TAREAS Y EJERCICIOS »
a) Copia la entrevista sobre los editores, todo desde "AR: ¿Y qué pasa" hasta "sus afinidades ideológicas.", pero cambia "crónica" por "reportaje".
b) Según la entrevista sobre los editores, ¿quién le encargó a JMS "La ciudad plantón"?

#### FRAGMENTO SELECCIONADO

AR: ¿Y qué pasa con los editores? Señalas
el caso de la revista colombiana que te rechazó tu crónica “Los herederos el
diablo”, y también recuerdas el caso de “La ciudad plantón”, la cual te encargó
un editor y al final te la rechazó por sus afinidades ideológicas.
JMS:
Me la encargó el editor de la misma revista colombiana. Yo en realidad no tengo
problemas sino puntos de vista distintos de cómo entienden ellos lo que es
trabajar una crónica. En este sentido creo que lo que intervino fue un factor
ideológico, por el que a veces la gente, por tu manera de ser, da por hecho que
tú eres de tal modo y que simpatizas con ciertas causas. Pero cuando
manifiestas que no es así, y cuando tu trabajo como escritor se ve
desprejuiciado de la ideología o la pasa por alto, parece ser que es hasta un
improperio, y eso es lo que a mí me ha pasado (no muchas veces tampoco, pero si
no puedo trabajar así, pues mejor no hago nada).

########
#### INFORMACIÓN PROPORCIONADA

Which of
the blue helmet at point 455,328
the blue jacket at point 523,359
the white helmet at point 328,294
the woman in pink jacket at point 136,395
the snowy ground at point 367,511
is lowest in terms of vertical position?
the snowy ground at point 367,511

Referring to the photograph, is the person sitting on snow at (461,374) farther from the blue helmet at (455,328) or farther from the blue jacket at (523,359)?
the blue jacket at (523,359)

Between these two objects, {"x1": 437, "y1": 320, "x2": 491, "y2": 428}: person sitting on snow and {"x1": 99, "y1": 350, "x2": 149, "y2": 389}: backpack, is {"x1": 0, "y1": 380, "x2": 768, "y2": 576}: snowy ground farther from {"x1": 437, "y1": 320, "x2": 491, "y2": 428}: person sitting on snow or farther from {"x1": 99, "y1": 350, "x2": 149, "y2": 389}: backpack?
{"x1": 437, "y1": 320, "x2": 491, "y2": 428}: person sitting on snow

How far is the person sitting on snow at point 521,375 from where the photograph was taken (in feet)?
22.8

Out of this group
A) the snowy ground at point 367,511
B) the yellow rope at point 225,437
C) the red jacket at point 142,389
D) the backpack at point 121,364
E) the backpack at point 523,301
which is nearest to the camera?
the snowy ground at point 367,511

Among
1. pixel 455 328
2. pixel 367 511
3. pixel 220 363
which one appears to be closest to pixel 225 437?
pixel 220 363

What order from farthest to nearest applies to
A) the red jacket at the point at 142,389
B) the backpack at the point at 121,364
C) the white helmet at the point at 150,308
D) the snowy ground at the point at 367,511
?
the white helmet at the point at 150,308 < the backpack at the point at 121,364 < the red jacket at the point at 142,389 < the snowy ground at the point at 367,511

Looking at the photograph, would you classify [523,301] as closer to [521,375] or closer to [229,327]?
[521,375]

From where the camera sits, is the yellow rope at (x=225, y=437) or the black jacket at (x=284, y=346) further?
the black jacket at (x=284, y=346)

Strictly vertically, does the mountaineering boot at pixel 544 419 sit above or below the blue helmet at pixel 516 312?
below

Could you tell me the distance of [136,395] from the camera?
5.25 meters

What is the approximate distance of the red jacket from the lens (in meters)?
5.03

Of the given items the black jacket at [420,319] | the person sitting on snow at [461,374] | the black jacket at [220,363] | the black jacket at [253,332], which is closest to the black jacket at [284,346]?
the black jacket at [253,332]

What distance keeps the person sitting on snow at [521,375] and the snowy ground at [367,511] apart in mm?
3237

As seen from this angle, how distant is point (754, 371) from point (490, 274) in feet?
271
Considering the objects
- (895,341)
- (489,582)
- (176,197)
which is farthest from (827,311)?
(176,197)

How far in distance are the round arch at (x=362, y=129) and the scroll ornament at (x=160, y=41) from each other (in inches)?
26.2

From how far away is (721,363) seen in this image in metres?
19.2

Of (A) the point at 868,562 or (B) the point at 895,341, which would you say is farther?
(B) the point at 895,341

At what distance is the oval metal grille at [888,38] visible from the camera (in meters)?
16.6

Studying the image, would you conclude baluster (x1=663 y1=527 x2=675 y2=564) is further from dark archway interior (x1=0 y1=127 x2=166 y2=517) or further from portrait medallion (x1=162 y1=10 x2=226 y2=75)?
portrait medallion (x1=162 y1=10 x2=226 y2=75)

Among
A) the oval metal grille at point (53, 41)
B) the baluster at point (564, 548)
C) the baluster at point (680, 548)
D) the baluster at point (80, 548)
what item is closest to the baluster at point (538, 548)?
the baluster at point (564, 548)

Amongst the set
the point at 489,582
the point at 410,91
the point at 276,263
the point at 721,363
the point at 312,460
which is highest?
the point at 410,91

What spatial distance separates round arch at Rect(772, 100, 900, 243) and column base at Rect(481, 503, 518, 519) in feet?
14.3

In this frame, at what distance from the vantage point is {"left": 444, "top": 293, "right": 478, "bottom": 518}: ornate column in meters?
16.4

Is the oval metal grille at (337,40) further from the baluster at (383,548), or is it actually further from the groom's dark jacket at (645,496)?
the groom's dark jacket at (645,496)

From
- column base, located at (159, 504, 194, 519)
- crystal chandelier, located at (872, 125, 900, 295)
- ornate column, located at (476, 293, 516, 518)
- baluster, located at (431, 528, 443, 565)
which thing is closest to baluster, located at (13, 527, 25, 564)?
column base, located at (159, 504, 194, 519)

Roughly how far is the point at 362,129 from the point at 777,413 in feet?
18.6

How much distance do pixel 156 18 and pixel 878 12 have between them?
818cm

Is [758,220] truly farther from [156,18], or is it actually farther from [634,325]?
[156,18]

########
#### INFORMACIÓN PROPORCIONADA

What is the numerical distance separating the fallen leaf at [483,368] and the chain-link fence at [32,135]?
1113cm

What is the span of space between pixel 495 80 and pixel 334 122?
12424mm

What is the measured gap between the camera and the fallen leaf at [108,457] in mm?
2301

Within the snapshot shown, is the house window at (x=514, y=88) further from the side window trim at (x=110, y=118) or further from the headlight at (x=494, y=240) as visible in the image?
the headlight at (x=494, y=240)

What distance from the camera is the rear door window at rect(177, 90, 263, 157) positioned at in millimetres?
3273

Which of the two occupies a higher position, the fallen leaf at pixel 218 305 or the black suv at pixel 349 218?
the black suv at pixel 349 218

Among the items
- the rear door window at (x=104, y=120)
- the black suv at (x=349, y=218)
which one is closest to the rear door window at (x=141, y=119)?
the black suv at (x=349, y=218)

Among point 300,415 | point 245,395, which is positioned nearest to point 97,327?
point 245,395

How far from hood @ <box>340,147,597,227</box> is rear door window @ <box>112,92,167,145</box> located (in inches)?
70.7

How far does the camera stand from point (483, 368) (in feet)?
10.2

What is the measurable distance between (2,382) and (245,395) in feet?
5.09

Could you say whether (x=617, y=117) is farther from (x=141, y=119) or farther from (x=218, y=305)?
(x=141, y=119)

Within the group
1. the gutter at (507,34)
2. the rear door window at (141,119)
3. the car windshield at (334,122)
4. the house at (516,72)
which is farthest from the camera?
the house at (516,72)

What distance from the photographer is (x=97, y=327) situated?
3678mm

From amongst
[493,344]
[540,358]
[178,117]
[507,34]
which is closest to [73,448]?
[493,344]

########
#### INFORMACIÓN PROPORCIONADA

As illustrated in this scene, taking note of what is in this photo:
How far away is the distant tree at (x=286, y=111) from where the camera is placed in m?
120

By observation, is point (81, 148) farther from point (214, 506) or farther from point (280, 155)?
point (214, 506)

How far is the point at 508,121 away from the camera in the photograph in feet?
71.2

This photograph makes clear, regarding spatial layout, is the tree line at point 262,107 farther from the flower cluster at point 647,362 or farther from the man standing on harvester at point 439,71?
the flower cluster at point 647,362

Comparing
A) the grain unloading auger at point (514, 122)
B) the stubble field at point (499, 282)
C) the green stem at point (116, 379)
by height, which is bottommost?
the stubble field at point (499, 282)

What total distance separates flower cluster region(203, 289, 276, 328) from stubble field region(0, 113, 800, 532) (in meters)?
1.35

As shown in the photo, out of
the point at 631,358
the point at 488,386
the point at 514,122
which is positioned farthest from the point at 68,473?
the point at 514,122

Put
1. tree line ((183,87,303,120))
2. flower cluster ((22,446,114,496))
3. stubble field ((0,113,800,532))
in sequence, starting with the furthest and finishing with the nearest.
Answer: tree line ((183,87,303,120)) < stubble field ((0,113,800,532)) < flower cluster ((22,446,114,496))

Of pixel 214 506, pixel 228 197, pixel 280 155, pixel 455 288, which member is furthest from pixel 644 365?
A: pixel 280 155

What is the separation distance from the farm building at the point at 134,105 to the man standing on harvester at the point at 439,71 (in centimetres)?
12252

########

RESPUESTAS »
a)
AR: ¿Y qué pasa con los editores? Señalas
el caso de la revista colombiana que te rechazó tu reportaje “Los herederos el
diablo”, y también recuerdas el caso de “La ciudad plantón”, la cual te encargó
un editor y al final te la rechazó por sus afinidades ideológicas.

b) El editor de la misma revista colombiana.